We talk about possible voyages, of course we do, when two or three are gathered together... Couldn't we visit Amsterdam? Come to Cornwall, Mum! Will this be the year we make it to the Baltic? That one's like a grail. We know perfectly well that we'd need several weeks, not just the seven days which is all that collective commitments will allow. So we give each other books about the Baltic when it's Christmas -- rather in the same way that I sold my bookshop customers sumptuous cookery or gardening books, complicit in the understanding that they were unlikely actually to re-landscape their 12' x 16' road-frontage patch into a sequence of water lily pools and cascading features...When I write, I surround myself with charts to give a sense of reality to my dreams.
This year we were tending to agree that we might initially head for Calais and then consider turning east for Dunkirk or south for Boulogne. But what would you do if you met a migrant, Mum? Welcome him, her and all their friends and relatives on board, I hope.
The Euroscope at Lowestoft Ness - gives distances to all European capitals |
WE're not demanding. Anything north of Lowestoft, even the briefest peep around the Yarmouth-Cromer bulge would be good. We nosed into Oulton Broad one year. There was no real room to sail but negotiating the railway bridges and the locks was fun.
WE don't wash much, we eat rather badly, there's no privacy and minimal comfort. I get seasick and quite anxious. There are at least two deck leaks that I haven't managed to trace. So why am I counting down the hours with such pounding anticipation?
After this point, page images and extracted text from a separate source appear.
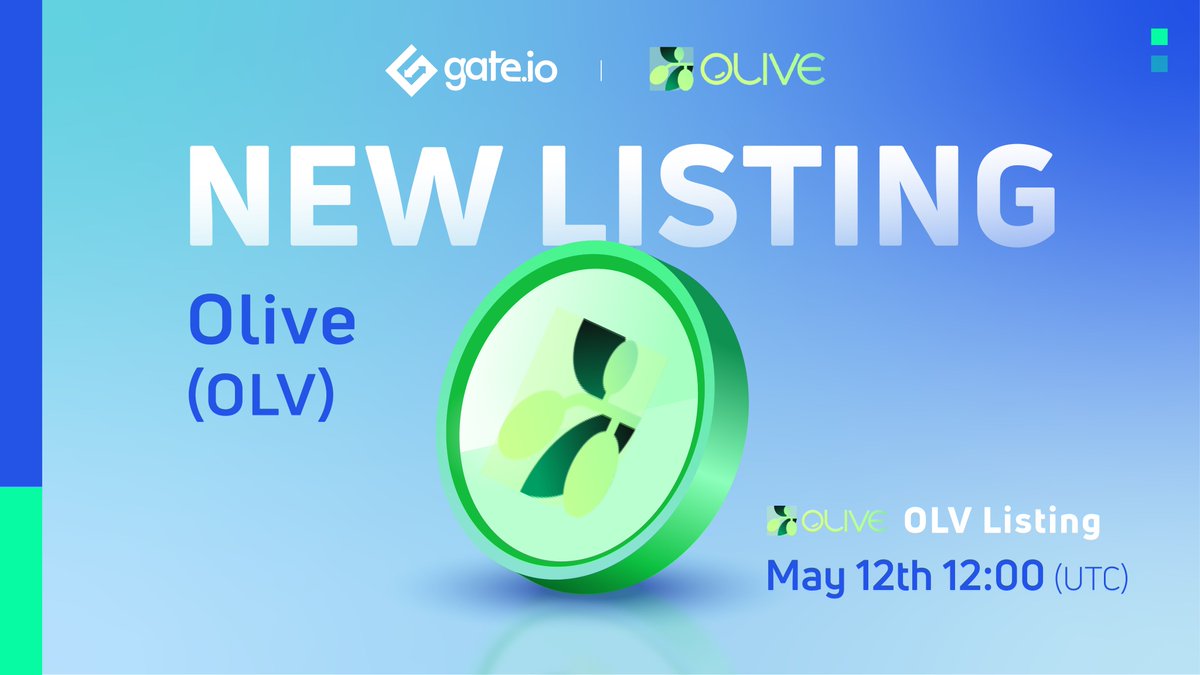 gate.io | OLIVE

NEW LISTING

Olive (OLV)

OLIVE OLV Listing

May 12th 12:00 (UTC)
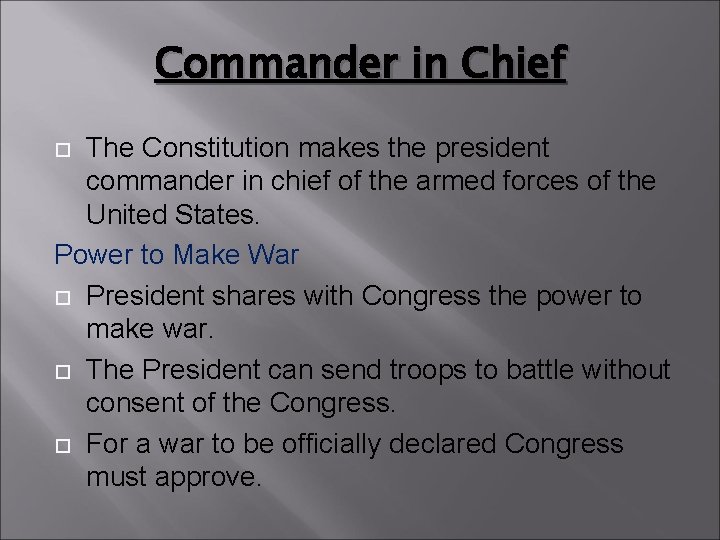 Commander in Chief

The Constitution makes the president commander in chief of the armed forces of the United States.

Power to Make War

President shares with Congress the power to make war.

The President can send troops to battle without consent of the Congress.

For a war to be officially declared Congress must approve.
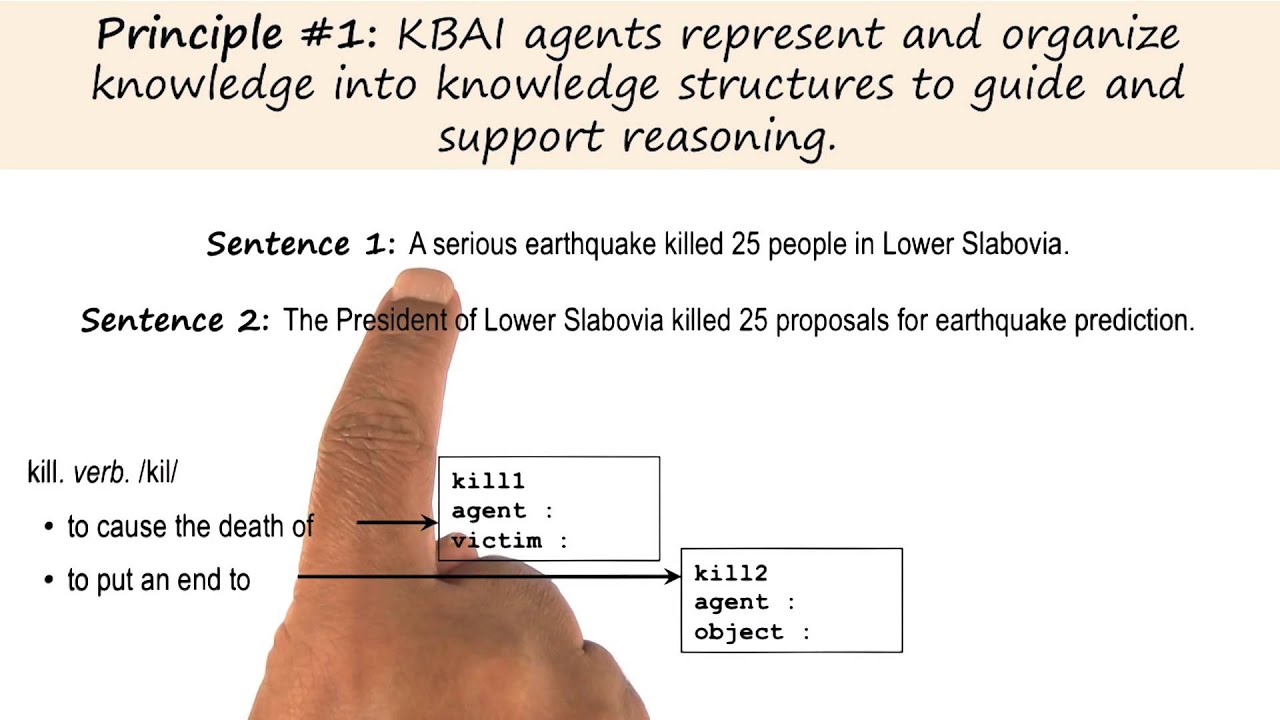 Principle #1: KBAI agents represent and organize knowledge into knowledge structures to guide and support reasoning.

Sentence 1: A serious earthquake killed 25 people in Lower Slabovia.

Sentence 2: The President of Lower Slabovia killed 25 proposals for earthquake prediction.

kill. verb. /kil/

• to cause the death of

• to put an end to

kill1
agent :
victim :

kill2
agent :
object :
Yesterday I was in the middle of an intense conversation about Margery Allingham with a researcher for a forthcoming BBC Woman's Hour programme. I'd been hours entering figures into a business spread sheet (a private obligation that I'm not allowed to go away until Golden Duck figures are with the accountant) and, interspersed with that, I'd been tweeting and emailing for John's Campaign. It's all necessary and worthwhile etc etc but it's so sedentary and cerebral. There's no space for magic in my head and when a car turned into the drive and it was some of my children and grandchildren, arriving unexpectedly, I felt bewildered as I struggled to re-orientate myself away from the world of screens and marketings. That's why I need Peter Duck. Even a few hours on board begins to clear my head and reminds me who I am.
And, from tomorrow, I have a whole week -- and a chart.